Summer School “Biblical Argumentation in the Investiture Controversy: Computational Approaches to Biblical Text Analyses Summer School” (Burghausen, July 2025)

How did we proceed?

The work process was divided into several steps, each of which presented different challenges.

  1. Thanks to the secondary literature, selecting and identifying sources that could be used to analyse biblical argumentation proved relatively straightforward. The protagonists of the Investiture Controversy and the literary figures of the time provided more than enough sources.
  2. Searching for biblical passages from the Vulgate in the selected corpus of sources proved to be much more complex and, in some cases, more challenging. Ultimately, the Summer School decided to work with the regesta of Gregory VII as the basic text, as these seemed suitable due to their rich theological argumentation and clear use of the Bible. During the process, it became necessary to adjust the base texts several times, as the algorithm could not locate all the biblical passages in the register. This provided important information for future work. When working systematically with the methods used here, a revision of the basic texts is urgently needed.
  3. Another issue that needs careful consideration for the future is deciding the threshold above which the results of algorithmic processing still affect the outcome, and at what point they should no longer be taken into account. According to an initial assessment, this value ranges between 0.65 and 0.70 depending on the evaluation round. In this range, cautious review is recommended. Above this value, the algorithm is remarkably reliable. At this level, an initial critical review by the participating experts was useful, as assessing paraphrased renditions of Bible passages that could be identified by the algorithm required great sensitivity. During the process, it became apparent that significant further developments were necessary in the area of text analysis due to the relatively small amount of text. On the one hand, adding further analysis tools proved helpful in filtering out false positives. Furthermore, an analysis using sliding windows of word engrams was necessary to generate higher recognition reliability (sentence-level word engrams starting from the beginning, extending one by one, covering the whole sentence).
  4. The next step marked the beginning of the actual church historical and biblical work. Taking a close look at the context (four sentences before and after the quotation) made it possible to classify the structure of the argument. Based on this analysis, a significant proportion of Bible quotations were found to directly reference the Investiture Controversy or the self-image of the Reformation.
  5. A final step is urgently needed in the future. Thanks to the advanced state of digital cataloguing, it is now possible to compare the biblical passages found in theological arguments relating to the Investiture Controversy with their use in contemporary theological literature, such as homilies and commentaries. This would be an important step towards classifying the originality and uniqueness of the respective arguments, greatly facilitating their classification.

In the end, we decided to work with a preliminary list so that we could assess how well the algorithm ultimately performed in terms of recognition.

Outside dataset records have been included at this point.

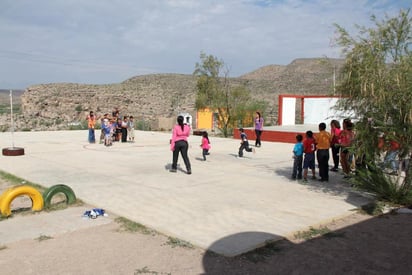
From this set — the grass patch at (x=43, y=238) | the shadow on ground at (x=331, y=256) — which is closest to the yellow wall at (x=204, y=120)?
the shadow on ground at (x=331, y=256)

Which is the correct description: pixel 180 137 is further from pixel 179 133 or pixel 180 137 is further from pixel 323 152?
pixel 323 152

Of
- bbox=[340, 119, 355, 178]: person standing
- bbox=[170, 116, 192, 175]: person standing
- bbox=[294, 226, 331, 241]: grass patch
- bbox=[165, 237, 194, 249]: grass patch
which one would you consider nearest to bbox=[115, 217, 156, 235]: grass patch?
bbox=[165, 237, 194, 249]: grass patch

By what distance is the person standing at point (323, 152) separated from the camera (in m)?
9.98

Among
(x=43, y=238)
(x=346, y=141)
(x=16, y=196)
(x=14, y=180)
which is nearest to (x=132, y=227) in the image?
(x=43, y=238)

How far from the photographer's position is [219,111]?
2714cm

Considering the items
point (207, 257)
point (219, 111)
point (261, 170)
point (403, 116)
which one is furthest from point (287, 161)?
point (219, 111)

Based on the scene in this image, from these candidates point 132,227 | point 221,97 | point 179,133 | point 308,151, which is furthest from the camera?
point 221,97

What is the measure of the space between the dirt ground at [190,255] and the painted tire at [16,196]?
1.39 metres

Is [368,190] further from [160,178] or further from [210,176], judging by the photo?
[160,178]

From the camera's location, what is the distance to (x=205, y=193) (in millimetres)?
8617

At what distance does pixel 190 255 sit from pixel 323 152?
5855 millimetres

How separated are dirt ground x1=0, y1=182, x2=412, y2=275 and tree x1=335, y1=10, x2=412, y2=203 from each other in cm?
199

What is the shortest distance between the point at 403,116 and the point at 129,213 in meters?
5.03

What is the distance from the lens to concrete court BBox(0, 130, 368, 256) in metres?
6.16
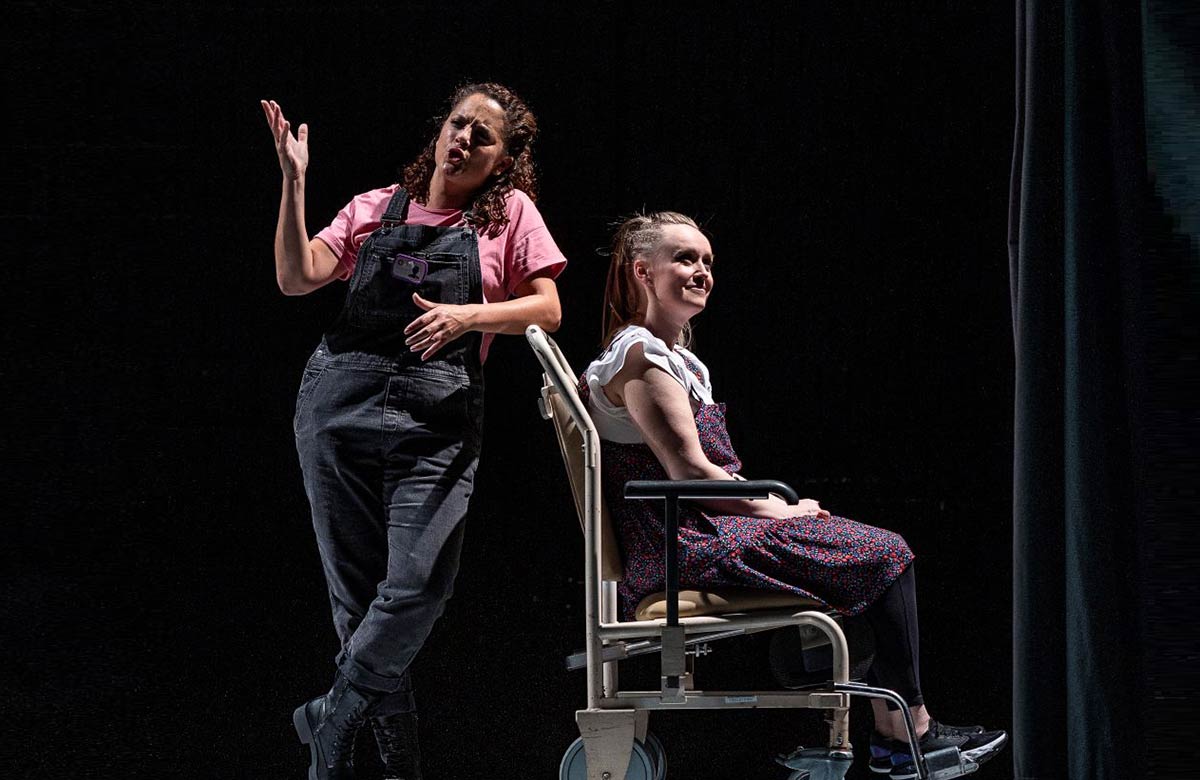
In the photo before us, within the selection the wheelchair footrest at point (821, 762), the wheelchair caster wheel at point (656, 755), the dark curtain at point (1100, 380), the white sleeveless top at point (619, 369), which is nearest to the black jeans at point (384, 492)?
the white sleeveless top at point (619, 369)

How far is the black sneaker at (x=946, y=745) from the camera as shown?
97.0 inches

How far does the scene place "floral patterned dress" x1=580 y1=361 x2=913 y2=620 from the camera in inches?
95.1

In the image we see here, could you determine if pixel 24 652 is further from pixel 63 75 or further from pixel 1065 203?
pixel 1065 203

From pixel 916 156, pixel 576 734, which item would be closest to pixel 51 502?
pixel 576 734

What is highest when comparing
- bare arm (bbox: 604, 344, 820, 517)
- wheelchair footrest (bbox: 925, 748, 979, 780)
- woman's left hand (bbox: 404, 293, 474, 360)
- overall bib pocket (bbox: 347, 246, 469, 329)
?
overall bib pocket (bbox: 347, 246, 469, 329)

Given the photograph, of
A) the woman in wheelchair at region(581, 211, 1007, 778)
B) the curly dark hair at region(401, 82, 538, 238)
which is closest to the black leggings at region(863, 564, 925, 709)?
the woman in wheelchair at region(581, 211, 1007, 778)

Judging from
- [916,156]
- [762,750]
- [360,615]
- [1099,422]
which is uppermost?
[916,156]

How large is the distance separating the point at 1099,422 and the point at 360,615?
62.0 inches

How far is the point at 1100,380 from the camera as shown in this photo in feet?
6.56

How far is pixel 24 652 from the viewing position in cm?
328

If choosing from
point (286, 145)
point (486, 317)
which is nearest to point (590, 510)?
point (486, 317)

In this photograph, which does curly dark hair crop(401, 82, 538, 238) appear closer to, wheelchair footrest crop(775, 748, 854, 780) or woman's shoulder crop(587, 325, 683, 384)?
woman's shoulder crop(587, 325, 683, 384)

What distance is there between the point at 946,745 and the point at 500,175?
1557 millimetres

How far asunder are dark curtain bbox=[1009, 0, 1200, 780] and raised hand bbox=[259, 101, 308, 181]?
1498mm
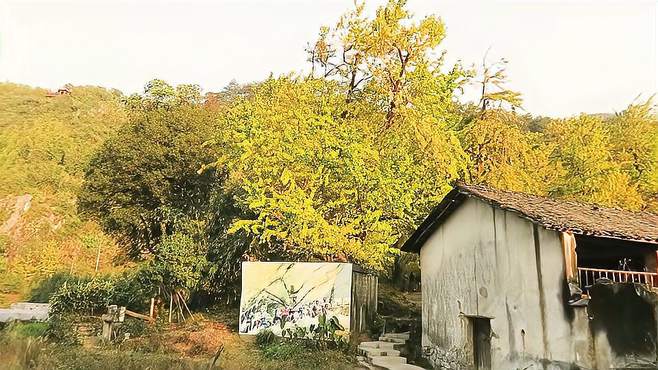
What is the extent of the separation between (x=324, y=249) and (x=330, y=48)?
9.07 meters

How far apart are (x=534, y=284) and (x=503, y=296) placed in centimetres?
109

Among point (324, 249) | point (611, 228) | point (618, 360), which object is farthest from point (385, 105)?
point (618, 360)

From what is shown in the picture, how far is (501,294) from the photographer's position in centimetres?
1206

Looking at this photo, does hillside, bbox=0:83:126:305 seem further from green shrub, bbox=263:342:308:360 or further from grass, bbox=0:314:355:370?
green shrub, bbox=263:342:308:360

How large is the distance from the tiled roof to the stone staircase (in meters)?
3.02

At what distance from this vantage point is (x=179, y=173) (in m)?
25.4

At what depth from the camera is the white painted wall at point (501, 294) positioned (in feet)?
33.9

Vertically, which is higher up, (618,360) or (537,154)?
(537,154)

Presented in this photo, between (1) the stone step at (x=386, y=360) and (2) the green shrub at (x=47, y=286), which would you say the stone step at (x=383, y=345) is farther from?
(2) the green shrub at (x=47, y=286)

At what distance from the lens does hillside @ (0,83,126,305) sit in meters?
36.8

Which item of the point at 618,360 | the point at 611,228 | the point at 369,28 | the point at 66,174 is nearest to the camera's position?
the point at 618,360

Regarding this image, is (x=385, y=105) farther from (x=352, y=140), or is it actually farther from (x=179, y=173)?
(x=179, y=173)

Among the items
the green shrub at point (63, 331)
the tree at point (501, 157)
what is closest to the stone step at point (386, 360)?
the tree at point (501, 157)

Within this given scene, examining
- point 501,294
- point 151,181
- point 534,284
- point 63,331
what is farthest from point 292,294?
point 151,181
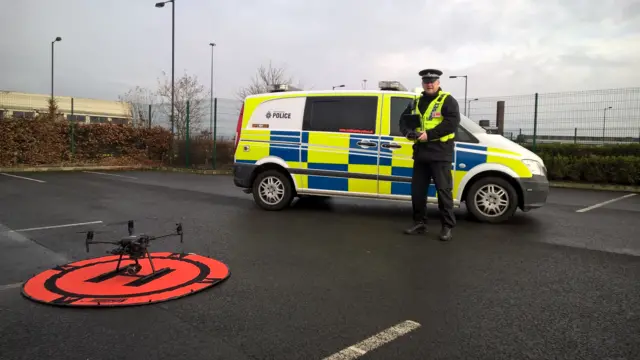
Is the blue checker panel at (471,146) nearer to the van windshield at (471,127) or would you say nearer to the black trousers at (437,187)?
the van windshield at (471,127)

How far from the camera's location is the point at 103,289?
3604 millimetres

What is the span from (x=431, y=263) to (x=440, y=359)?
2030 mm

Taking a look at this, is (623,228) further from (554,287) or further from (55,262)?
(55,262)

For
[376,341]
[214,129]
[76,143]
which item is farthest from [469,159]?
[76,143]

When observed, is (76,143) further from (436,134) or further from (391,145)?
(436,134)

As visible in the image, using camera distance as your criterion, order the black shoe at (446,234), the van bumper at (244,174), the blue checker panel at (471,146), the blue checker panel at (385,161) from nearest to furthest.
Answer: the black shoe at (446,234) → the blue checker panel at (471,146) → the blue checker panel at (385,161) → the van bumper at (244,174)

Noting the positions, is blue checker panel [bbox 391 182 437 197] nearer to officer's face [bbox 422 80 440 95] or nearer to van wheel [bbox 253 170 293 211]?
officer's face [bbox 422 80 440 95]

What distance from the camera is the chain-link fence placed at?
11725 millimetres

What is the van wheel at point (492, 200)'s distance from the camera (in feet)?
21.3

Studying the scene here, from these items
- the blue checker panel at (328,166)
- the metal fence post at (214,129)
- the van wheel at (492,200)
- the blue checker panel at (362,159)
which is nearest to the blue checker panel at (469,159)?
the van wheel at (492,200)

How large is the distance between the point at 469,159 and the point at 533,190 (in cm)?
95

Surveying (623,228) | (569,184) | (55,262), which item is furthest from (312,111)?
(569,184)

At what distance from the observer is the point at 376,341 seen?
2.77m

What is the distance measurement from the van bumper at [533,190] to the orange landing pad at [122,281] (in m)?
4.32
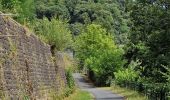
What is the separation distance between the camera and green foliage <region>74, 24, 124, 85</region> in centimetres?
8462

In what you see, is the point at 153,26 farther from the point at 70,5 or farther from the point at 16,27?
the point at 70,5

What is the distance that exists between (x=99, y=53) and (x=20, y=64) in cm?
7375

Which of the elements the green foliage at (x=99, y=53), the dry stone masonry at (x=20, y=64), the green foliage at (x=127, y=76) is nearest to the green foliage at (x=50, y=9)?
the green foliage at (x=99, y=53)

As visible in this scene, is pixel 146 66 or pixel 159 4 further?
pixel 146 66

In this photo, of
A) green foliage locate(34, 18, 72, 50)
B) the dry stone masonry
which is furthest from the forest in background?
the dry stone masonry

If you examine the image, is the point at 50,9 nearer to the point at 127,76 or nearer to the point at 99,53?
the point at 99,53

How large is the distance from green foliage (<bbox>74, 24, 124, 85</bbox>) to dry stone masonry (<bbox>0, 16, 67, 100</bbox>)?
52.5 meters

After a good two days of work, we managed to sort out the false positives in the Bible passages in one example and establish an initial inventory in a sample work.

Computational Framework

For the text reuse detection task, we employed the pretrained LaBSE sentence transformer model , as available via HuggingFace (https://huggingface.co/sentence-transformers/LaBSE) and the sentence_transformers Python library.

We first used the model to encode all verses from Latin Vulgate. Subsequently, we applied the same model to encode all sentences from the Gregorius’ Register. This way we obtained ca. 768-dimensional vector for each Vulgate verse and each sentence from the Register.